Autograph law in California highlights government failure
by The Oklahoman Editorial Board
THERE'S a reason so many citizens are skeptical of politicians' promises that government can solve societal woes. Even when politicians try to address simple problems, their “solutions” can prove both ineffective and counterproductive.
This is proving true once again in California, where lawmakers decided a government response was required to keep people from selling items with fraudulent celebrity autographs.
Unlike some government programs, in this instance lawmakers actually targeted a problem that truly exists. Actor Mark Hamill of “Star Wars” fame, in particular, has highlighted this issue. Via Twitter, Hamill will even let fans know if his signature on an item is real or forged. He has estimated that 50 percent to 90 percent of the time, the signature is a forgery.
In response, the California legislature passed a law that took effect this year. It requires that any autographed item worth $5 or more must include a certificate of authenticity, including the name and address of the dealer, date and purchase price, the identities of any associated third parties, whether the item was part of a limited edition, and more. If an item is autographed at an event such as a book signing, the certificate must list the date and place of the event, whether the dealer was present, and be signed by a witness. Sellers must keep that information for seven years.
Failure to comply with the law's numerous paperwork requirements can result in fines of up to 10 times the amount of damages, plus attorney fees and court costs.
But the law exempts pawnbrokers and online marketplaces.
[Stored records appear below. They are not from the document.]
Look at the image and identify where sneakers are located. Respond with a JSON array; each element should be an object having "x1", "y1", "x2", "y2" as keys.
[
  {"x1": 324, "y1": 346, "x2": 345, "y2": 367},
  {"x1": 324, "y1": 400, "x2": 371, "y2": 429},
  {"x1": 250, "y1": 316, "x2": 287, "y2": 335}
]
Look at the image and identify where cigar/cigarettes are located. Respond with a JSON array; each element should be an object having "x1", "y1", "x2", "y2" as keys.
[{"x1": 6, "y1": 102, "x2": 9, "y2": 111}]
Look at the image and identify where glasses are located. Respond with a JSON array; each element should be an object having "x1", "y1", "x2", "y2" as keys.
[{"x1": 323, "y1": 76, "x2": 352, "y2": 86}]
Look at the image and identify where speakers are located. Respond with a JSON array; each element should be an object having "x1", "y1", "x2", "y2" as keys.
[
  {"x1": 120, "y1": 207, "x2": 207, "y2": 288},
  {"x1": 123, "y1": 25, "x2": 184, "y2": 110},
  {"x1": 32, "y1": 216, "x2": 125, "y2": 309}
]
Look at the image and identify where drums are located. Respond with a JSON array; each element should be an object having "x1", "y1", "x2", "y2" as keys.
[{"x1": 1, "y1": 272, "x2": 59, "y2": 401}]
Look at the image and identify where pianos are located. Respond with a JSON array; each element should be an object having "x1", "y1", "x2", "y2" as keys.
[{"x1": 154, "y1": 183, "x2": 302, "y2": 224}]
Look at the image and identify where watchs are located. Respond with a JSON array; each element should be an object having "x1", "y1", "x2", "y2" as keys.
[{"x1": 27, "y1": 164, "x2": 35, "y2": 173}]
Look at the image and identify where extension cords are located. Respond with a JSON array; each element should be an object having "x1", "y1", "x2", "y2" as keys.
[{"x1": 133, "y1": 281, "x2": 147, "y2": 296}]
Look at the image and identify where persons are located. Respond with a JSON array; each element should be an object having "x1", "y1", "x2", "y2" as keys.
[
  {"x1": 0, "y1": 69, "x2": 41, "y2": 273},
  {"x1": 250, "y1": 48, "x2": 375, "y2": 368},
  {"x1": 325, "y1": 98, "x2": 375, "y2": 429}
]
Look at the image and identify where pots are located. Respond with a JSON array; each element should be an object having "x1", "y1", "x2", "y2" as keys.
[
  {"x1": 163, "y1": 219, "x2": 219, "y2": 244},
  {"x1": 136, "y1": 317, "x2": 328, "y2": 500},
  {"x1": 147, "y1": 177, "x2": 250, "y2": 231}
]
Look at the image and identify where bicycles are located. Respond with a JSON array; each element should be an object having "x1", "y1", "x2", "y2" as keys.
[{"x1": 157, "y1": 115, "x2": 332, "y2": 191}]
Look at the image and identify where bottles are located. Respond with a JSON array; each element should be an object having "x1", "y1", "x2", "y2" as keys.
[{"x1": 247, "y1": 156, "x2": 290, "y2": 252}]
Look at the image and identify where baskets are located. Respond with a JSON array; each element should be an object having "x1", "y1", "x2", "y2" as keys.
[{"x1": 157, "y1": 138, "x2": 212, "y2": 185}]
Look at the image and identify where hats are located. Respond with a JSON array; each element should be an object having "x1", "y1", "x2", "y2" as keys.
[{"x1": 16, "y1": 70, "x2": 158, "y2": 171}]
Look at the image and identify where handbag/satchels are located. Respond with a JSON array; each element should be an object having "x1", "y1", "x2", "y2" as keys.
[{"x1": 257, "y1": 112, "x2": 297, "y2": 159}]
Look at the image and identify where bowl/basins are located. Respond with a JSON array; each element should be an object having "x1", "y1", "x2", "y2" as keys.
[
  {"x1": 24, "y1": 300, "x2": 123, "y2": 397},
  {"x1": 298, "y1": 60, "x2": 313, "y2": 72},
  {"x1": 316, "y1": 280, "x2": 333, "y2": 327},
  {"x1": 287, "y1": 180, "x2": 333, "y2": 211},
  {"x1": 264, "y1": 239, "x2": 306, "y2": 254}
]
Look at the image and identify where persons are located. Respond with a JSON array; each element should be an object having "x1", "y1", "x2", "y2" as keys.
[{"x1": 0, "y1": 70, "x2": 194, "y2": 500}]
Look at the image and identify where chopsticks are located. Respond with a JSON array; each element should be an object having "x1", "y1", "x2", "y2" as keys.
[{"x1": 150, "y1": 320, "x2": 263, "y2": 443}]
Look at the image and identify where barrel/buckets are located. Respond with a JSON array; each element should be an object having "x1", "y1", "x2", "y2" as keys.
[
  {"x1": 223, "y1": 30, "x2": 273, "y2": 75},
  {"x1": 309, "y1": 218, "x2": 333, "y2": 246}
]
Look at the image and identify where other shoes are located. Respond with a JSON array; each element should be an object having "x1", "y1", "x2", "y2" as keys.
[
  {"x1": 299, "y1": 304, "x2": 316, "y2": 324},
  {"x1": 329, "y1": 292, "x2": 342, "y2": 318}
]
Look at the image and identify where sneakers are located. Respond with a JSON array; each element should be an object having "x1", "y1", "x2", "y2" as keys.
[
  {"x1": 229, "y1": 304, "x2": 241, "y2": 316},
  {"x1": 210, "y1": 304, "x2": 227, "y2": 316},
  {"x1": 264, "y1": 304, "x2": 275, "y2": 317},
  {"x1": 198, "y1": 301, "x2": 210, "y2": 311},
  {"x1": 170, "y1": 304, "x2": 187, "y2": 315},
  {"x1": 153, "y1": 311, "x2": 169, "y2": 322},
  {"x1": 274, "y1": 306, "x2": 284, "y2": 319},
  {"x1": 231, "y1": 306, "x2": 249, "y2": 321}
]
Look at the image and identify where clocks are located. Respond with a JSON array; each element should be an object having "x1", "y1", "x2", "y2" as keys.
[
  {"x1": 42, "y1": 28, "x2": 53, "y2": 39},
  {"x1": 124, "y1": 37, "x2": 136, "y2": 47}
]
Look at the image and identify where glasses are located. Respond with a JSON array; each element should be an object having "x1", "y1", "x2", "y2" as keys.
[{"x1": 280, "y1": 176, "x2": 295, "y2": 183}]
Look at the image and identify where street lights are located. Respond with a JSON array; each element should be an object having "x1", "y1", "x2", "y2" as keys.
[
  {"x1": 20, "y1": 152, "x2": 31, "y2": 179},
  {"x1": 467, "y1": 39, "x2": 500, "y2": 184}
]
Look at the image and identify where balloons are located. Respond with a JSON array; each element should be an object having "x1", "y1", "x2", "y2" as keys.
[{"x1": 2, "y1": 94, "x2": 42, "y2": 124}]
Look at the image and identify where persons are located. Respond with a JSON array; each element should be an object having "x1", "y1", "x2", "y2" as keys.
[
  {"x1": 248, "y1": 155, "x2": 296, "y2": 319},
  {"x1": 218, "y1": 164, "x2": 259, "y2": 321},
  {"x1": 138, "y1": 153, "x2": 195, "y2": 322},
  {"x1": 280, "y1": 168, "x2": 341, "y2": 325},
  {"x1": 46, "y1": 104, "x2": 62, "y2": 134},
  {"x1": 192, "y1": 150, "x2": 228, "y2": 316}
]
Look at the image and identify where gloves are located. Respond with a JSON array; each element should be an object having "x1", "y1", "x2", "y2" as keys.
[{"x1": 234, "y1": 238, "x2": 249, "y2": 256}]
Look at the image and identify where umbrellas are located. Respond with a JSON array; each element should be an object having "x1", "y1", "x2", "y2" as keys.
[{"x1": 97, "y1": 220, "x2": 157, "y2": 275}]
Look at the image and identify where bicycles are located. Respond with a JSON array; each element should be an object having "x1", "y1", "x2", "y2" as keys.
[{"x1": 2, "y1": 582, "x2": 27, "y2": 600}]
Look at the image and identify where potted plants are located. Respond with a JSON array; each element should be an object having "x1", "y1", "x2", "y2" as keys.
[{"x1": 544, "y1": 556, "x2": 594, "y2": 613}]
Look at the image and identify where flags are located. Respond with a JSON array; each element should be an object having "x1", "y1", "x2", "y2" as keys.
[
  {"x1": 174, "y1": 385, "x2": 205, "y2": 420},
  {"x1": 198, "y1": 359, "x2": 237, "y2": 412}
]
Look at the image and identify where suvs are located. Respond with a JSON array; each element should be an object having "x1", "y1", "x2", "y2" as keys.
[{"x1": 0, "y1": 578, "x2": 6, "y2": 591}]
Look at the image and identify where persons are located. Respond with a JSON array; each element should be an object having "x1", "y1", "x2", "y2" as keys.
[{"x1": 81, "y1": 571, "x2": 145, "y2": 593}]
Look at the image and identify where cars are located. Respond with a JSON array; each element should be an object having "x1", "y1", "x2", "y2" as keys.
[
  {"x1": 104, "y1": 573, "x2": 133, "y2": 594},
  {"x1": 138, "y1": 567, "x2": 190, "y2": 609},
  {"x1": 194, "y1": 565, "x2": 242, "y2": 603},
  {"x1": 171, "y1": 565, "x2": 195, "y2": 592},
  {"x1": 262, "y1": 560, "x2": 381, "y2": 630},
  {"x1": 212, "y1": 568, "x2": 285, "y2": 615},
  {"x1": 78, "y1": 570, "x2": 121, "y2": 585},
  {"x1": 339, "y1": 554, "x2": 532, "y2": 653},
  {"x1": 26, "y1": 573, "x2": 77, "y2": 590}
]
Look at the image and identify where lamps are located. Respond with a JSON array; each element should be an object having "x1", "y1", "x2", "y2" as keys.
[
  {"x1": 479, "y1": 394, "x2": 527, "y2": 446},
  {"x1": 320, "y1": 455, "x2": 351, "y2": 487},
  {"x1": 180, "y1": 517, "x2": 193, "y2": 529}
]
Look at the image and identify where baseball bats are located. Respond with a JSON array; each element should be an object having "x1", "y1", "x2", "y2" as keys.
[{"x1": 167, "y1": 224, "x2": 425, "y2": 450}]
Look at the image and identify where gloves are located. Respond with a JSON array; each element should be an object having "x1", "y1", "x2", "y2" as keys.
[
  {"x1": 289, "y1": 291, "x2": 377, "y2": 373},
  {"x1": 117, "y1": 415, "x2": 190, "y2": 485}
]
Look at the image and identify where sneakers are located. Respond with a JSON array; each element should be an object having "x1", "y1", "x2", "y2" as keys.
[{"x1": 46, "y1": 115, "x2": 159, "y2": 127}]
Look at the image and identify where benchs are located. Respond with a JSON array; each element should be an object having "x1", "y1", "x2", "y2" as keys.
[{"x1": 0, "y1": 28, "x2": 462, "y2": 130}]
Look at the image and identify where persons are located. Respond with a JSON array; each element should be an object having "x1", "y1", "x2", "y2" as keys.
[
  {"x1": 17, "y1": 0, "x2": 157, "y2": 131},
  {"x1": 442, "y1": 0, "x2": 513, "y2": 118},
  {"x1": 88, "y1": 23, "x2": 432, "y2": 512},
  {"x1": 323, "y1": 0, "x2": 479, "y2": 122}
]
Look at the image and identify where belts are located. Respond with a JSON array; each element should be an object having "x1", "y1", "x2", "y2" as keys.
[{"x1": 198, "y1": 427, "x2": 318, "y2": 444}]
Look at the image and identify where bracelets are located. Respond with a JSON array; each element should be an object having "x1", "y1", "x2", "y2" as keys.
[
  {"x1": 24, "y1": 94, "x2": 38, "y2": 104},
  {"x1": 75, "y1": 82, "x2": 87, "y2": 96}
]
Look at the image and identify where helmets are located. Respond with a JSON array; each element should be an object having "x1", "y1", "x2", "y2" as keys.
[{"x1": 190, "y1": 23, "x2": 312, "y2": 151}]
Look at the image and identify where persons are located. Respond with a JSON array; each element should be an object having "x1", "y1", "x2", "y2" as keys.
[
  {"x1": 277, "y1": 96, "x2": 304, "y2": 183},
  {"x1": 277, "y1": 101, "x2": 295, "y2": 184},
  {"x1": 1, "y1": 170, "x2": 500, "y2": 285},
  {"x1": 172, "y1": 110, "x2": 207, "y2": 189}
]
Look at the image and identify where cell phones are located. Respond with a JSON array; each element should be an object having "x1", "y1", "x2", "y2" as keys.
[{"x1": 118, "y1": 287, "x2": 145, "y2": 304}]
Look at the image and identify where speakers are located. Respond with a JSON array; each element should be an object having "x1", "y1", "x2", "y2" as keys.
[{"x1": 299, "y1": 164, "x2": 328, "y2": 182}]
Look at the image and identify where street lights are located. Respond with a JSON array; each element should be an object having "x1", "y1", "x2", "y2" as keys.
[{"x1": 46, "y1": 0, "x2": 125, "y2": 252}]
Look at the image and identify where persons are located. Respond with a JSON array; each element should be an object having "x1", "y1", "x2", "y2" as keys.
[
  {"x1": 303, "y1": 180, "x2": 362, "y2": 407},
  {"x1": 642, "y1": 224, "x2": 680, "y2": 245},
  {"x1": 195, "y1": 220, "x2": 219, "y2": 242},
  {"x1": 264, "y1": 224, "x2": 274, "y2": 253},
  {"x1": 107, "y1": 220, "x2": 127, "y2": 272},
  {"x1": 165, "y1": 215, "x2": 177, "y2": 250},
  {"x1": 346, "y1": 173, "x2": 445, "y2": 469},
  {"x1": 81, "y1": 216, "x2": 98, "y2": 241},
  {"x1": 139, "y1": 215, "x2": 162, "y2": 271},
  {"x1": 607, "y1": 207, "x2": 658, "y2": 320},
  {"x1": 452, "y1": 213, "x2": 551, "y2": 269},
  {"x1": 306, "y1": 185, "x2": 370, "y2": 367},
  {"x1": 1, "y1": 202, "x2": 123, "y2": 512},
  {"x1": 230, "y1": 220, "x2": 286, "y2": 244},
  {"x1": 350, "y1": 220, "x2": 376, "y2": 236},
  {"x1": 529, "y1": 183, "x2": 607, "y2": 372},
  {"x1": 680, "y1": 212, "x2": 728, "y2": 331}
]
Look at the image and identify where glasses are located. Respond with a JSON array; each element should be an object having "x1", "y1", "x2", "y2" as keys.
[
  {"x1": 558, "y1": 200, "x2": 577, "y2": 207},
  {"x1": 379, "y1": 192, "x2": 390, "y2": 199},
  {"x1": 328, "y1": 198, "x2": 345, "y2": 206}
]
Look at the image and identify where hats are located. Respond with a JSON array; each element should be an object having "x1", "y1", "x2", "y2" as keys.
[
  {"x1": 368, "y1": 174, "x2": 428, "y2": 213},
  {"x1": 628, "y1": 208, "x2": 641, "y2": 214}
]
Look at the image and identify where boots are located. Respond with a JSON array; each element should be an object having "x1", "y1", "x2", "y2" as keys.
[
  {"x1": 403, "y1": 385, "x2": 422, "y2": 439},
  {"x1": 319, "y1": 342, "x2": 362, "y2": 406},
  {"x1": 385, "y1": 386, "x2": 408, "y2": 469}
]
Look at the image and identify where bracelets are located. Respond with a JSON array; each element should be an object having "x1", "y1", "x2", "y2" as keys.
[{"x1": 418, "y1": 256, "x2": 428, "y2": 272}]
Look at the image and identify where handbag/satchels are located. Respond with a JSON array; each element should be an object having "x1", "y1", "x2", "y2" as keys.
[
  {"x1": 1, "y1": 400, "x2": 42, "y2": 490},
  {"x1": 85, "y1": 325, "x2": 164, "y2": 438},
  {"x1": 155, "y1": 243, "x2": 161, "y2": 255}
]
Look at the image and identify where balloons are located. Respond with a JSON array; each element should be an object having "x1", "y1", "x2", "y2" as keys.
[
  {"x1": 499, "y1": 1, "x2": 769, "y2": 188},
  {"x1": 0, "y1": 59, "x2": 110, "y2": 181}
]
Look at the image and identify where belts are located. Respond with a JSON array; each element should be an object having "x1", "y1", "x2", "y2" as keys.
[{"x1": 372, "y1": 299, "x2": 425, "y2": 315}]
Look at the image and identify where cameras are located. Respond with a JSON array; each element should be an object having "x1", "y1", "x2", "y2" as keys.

So, in effect, the law is directed primarily at bookstores that have in-store author signings — which are one of the main tools brick-and-mortar stores now employ to compete with online sellers.
Bill Petrocelli, co-owner of Book Passage shops in Marin County and San Francisco, has filed a lawsuit challenging the law.
“The cost of record-keeping and major liability threaten to make book signings impossible, and stores such as mine do not want to engage in the massive intrusion on customer privacy that is mandated by the law's reporting rules,” Petrocelli told The Washington Times.
Anastasia Boden, an attorney with the Pacific Legal Foundation, which is representing Petrocelli, notes the law will do little to deter actual fraud because it targets only the venues where committing such fraud is almost impossible.
“The book is being signed right in front of the patron,” Boden said. “There is so little chance of fraud in this context. And the patrons pay face value. They don't pay a premium for the signature.”
In short, to combat fraudulent celebrity autographs, California lawmakers imposed a large paperwork burden on the businesses least likely to commit that fraud, while exempting transactions where such fraud is far easier, such as online auctions. In the process, lawmakers are financially harming business owners who don't commit fraud, while allowing those who do to continue unmolested.
No doubt, people should not be defrauded. But the counterproductive results generated by overreaching politicians in this instance are not atypical of government efforts elsewhere. In many instances, more good comes from allowing people to use common sense than from deploying the clunky machinery of government.